Leider wird immer noch der ganze target Ordner gelöscht.

Weiß jemand, was an meinen Einstellungen nicht stimmt, oder ob ich noch etwas anderes angeben muss?

Danke für die Hilfe schonmal.

Schöne Grüße
Robin


----------



## maki (5. Feb 2009)

Nicht sicher ob das überhaupt geht, schliesslich heisst es in der Doku:


> clean:clean 	Goal which cleans the build.
> 
> This attempts to clean a project's working directory of the files that were generated at build-time. By default, it discovers and deletes the directories configured in project.build.directory, project.build.outputDirectory, project.build.testOutputDirectory, and project.reporting.outputDirectory.
> 
> *Files outside the default may also be included in the deletion by configuring the filesets tag.*


http://maven.apache.org/plugins/maven-clean-plugin/plugin-info.html



> *The Maven Clean Plugin will delete the target directory by default.* You may configure it to delete *additional* directories and files. The following example shows how:
> ...


http://maven.apache.org/plugins/maven-clean-plugin/examples/delete_additional_files.html

Wozu braucht man so etwas eigentlich?
Das target ist per definition abkömmlich, es soll ja schliesslich erstellt werden.
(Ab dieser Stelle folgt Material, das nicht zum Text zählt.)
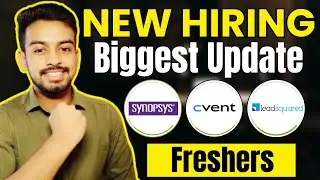 Synopsys, LeadSquared, Cvent Announced ! Biggest Hiring For Fresher 2022, 2023, 2024, 2025 Batch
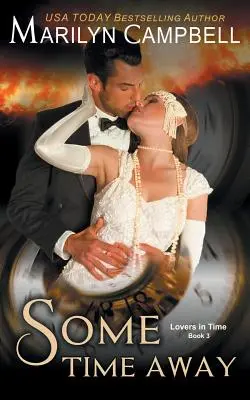 Some Time Away (Lovers in Time Series, 3. könyv): Time Travel Romance - Some Time Away (Lovers in Time Series, Book 3): Time Travel Romance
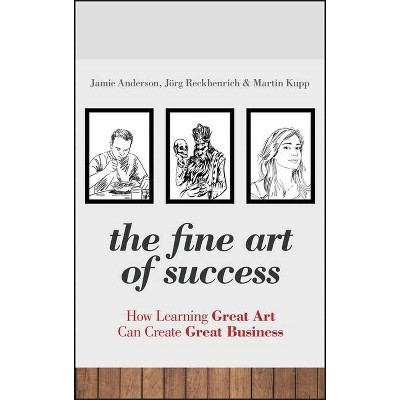 Fine Art of Success - by  Jamie Anderson & Reckhenrich & Martin Kupp (Hardcover)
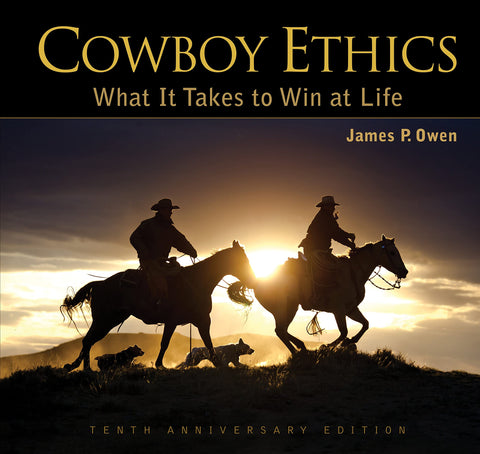 Cowboy Ethics: What it Takes to Win at Life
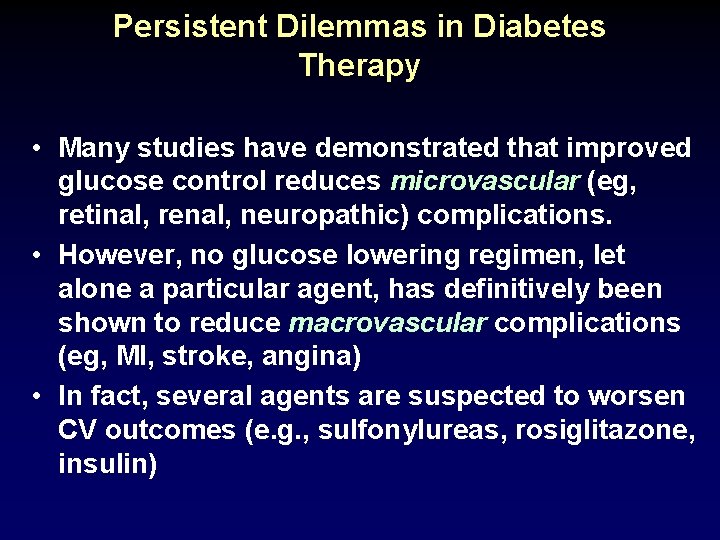 Persistent Dilemmas in Diabetes Therapy • Many studies have demonstrated that improved glucose control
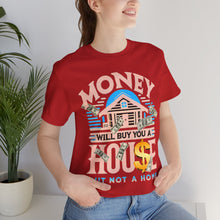 Load image into Gallery viewer, A House Is Not A Home - Unisex T-Shirt (Multiple Colors)
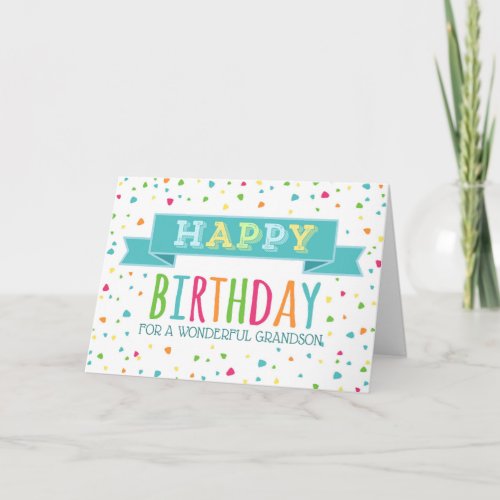 Colorful Confetti Grandson Birthday Card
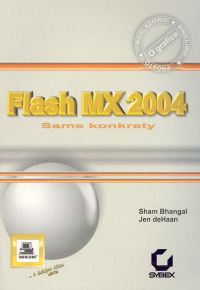 Flash MX 2004 - Bhangal Sham, deHaan Jen - książka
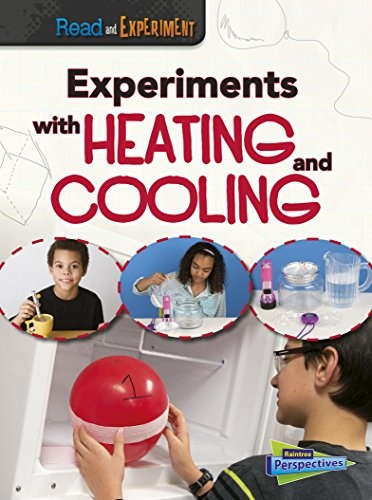 Experiments with Heating and Cooling (Read and Experiment)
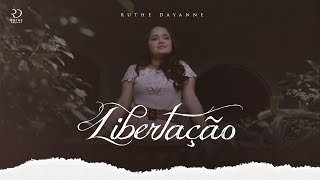 Ruthe Dayanne  Libertação Clipe Oficial [upl. by Sion]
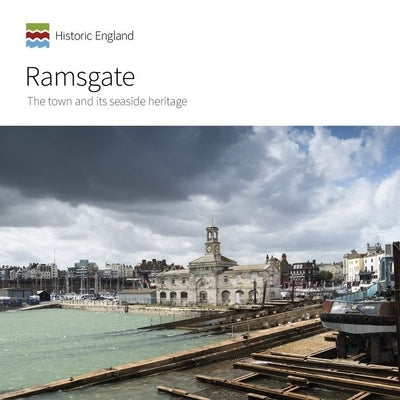 Ramsgate: The Town and Its Seaside Heritage by Franklin, Geraint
Ps: Noch was: http://jira.codehaus.org/browse/MCLEAN-38

Pps: Ok, habs gefunden, musst excludeDefaultDirectories uf true setzen:
http://maven.apache.org/plugins/maven-clean-plugin/clean-mojo.html


----------



## rtt (6. Feb 2009)

Hallo Maki,
danke für deine Antwort. Der Grund warum wir das machen wollten, war, weil wir ein AndroMDA Setup haben und nun ein weiteres Modul implementieren, welches nicht auf AndroMDA aufsetzt. Nun hatten wir einige Interfaces im target/src, welche nicht gelöscht werden sollten.

Ich hab deinen Tip mit dem excludeDefaultDirectories mal ausprobiert, was leider bei uns nicht geklappt hat.

Wir haben nun unsere Struktur geändert und die interfaces nicht mehr im target Verzeichnis liegen.

Danke und schöne Grüße 
Robin


----------



## maki (6. Feb 2009)

> Ich hab deinen Tip mit dem excludeDefaultDirectories mal ausprobiert, was leider bei uns nicht geklappt hat.


Gib mal die Version des Plugins an (zB. 2.3).
Sollte man übrigens immer machen, am besten nutzt man das pluginManagement in der Parent POM.

Ansonsten sollte man beim einstellen/debuggen verbose auf true setzen und maven mit dem -X Parameter starten, dann sieht man mehr, könnte helfen.


----------